Body mass, fat mass, and dietary intake

There was no significant difference in maternal food intake (H group, 131.4 ± 3.6 kcal/day; C group, 111.2 ± 27.7 kcal/day) and maternal body weight gain (H group, 80.8 ± 7.7 g/week; C group, 75.0 ± 6.8 g/week) during pregnancy and lactation. The different maternal diets throughout the prenatal period did not significant change litter size (H group, n = 13.71 ± 0.78; C group, n = 14.88 ± 0.64) and mean value of pups' birth weight (H group, 6.19 ± 0.23 g; C group, 6.03 ± 0.35 g). However, the maternal high-fat diet significantly increased body weight of offspring at 3 weeks of age compared to control diet (H group, 39.4 ± 0.7 g vs. C group, 32.2 ± 0.6 g, p < 0.05). The average daily caloric intake of offspring from week 3 to 7 is shown in Fig. 1A. The average daily caloric intake was significantly increased in the H-H group compared with all the other groups in both sexes. Groups fed a control diet (C-C and H-C group) after weaning consumed significantly less energy intake in both sexes than H-H group. Female C-H offspring that switched to a high-fat diet from the control diet after weaning significantly more consumed than C-C group (Fig. 1A). Body weight changed according to maternal or post-weaning dietary treatment at week 7 (Fig. 1B). Female offspring had significantly lower body weight than male counterparts throughout the experimental period (Fig. 1B). We did not observe a significant difference in body mass among the various diet treatment groups in male adult offspring (Fig. 1B). However, H-H group's offspring in female rats were significantly heavier than C-C group's offspring reflecting energy intake (Fig. 1B). The body mass of H-C group's offspring was also significantly lower than that of H-H group's female offspring. Although it has increased, the body mass of C-H group's offspring was not significantly higher compared to C-C group's offspring (Fig. 1B).

Fig. 1

Energy intake (A), body mass (B), and fat mass (C). Values are mean ± standard error (n = 6 per sex per group).

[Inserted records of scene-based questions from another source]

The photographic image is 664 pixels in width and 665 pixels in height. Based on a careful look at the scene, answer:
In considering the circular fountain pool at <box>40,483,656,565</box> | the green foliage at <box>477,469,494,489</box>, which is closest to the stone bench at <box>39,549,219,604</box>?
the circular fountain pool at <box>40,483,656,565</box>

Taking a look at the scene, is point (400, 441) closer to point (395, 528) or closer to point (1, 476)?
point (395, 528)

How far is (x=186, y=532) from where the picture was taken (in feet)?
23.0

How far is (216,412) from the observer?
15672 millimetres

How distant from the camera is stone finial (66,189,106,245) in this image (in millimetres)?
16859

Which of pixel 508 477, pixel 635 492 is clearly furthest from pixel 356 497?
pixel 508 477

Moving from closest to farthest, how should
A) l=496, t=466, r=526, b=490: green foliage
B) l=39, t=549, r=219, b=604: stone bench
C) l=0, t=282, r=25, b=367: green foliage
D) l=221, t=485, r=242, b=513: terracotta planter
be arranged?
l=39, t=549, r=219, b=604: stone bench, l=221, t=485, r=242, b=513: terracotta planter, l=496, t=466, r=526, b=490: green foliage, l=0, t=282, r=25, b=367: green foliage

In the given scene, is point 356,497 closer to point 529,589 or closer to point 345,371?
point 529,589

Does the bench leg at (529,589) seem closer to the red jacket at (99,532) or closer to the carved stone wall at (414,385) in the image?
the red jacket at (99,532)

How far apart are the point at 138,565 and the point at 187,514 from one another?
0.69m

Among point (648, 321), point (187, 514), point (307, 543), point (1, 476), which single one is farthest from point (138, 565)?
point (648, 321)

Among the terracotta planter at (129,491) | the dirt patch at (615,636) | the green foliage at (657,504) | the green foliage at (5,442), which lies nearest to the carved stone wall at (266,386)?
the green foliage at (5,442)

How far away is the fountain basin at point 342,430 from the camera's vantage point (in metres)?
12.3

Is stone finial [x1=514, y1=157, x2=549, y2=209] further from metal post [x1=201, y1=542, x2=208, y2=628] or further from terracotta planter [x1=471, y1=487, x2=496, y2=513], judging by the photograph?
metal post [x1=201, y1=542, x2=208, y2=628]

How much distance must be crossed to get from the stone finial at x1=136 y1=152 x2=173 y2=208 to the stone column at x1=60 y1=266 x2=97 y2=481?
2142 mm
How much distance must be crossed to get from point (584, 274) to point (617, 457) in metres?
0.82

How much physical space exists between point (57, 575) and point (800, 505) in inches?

^*,†,‡Groups with different marks are significantly different at p < 0.05.

Both of maternal and post-weaning dietary modifications led to changes in fat mass (Fig. 1C). The fat mass was significantly higher in H-H group compared to the C-C group in both sexes. The fat mass of H-C group's offspring was significantly lower than that of H-H group's offspring in both sexes, but it was not significantly different in the C-H group, in spite of increasing trend of fat accumulation compared to the C-C group (Fig. 1C).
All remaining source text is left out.